Frequently Asked Questions

Who can benefit from a pharmacogenetic test?
This test may be useful in selecting the optimal drug dosage for any woman being treated with drugs for fertility problems. The test may also predict who is more likely to succeed following minimal stimulation IVF or even natural cycle IVF (in which no drugs are used).

What is pharmacogenetics?
Pharmacogenetics is the study of how a person's genes can influence their response to medication. Even a single letter change out of the 6 billion letters of the entire DNA code can explain why different people respond to the same medicine in different ways. In some cases, such changes can mean harmful side effects or no effect at all of the medicine prescribed.
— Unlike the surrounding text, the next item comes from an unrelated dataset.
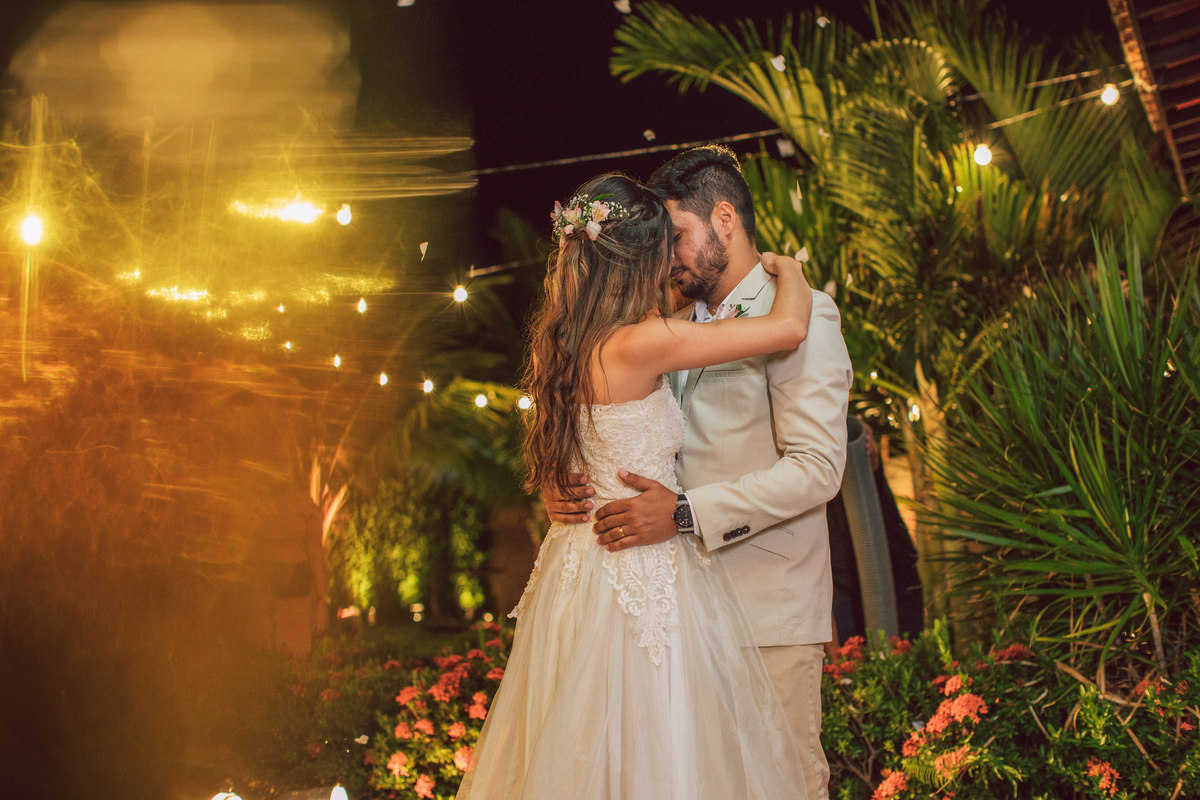 Imagem capa - 5 Dicas incríveis  para um casamento barato!  por Studio JR.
Why is pharmacogenetics important in assisted reproduction?
From the perspective of ovarian stimulation, the two worst outcomes are (i) a poor ovarian response and (ii) ovarian hyperstimulation syndrome (OHSS), both of which can lead to cancelled cycles. Doctors currently consider your age, body mass index, ovarian ultrasound results, hormonal profile (including follicle stimulating hormone -FSH) and previous response to FSH to select an optimal drug dose that will limit the chances of OHSS and poor response. A growing body of evidence is supporting the production of a patient specific genetic profile that helps identify women most likely to over-respond or poorly respond to the drugs used in IVF. In this way, a simple blood test can help to customise your treatment. We believe that this test will help to improve the safety and efficacy of IVF treatment by allowing us to prescribe the right drug, at the right dose for every patient.
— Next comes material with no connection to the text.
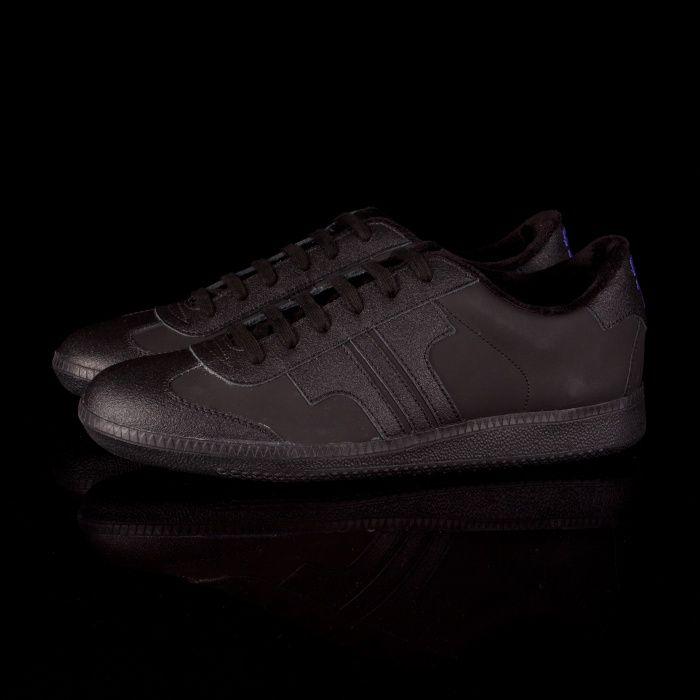 c4932f7b2ac7 Tisza cipő Comfort speciál - fekete / fekete   Products I Like   All ...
How common are the genetic changes and are they associated with disease?
The tiny genetic changes are present in all people and are not usually associated with disease. Many have no known effects at all. The changes we are testing for only affect the way women respond to certain medications. The specific genetic profile associated with poor response to FSH may be present in almost 1 in 4 women, but this proportion varies according to their ethnic origins.
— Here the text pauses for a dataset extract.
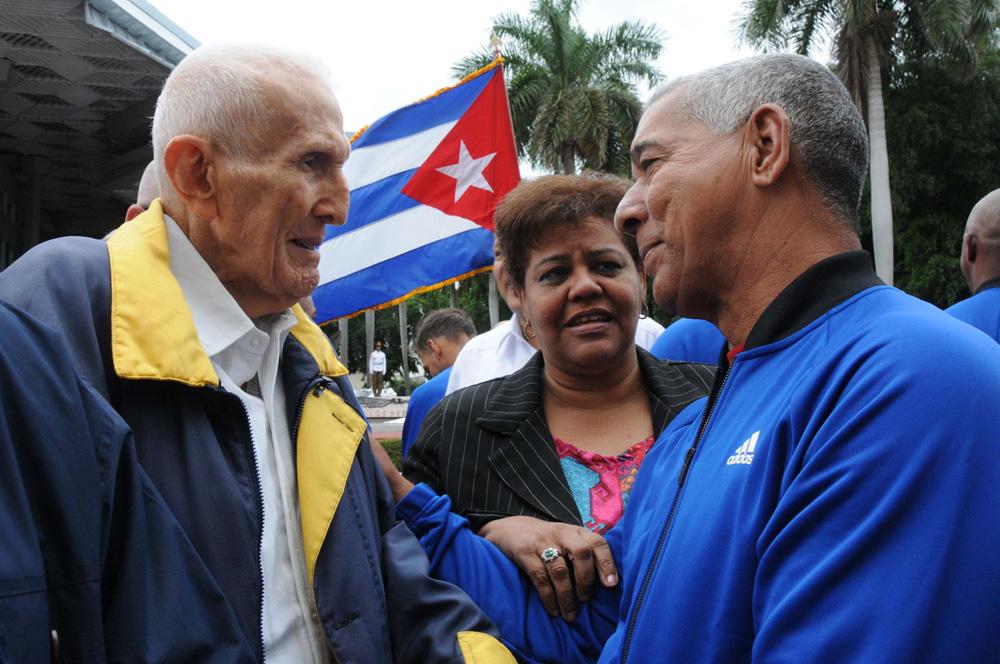CUBA-LA HABANA-ABANDERAN A ALAZANES DE GRANMA PARA SERIE DEL CARIBE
What does the screening test involve?
The screening test is performed on the woman providing eggs only. Using our current test, we can identify up to five different genetic regions which could influence a woman's ability to respond to the drugs (or the body's own naturally circulating hormones) involved in producing and maturing eggs. The test is performed after taking 5-10 mls of your blood. The test can be done at any time, is not affected by infertility treatment or menstrual cycle and, unlike the blood serum FSH test, the results do not change from month to month. The test will be performed prior to determining your stimulation drug dose requirements.

How are the results used?
The results are usually ready within two weeks of us receiving the blood sample and will be used to help determine your stimulation dose. Patients with a genetic profile associated with poor response to FSH may benefit from a higher initial dose than would otherwise have been selected based on age, BMI, basal FSH and so on.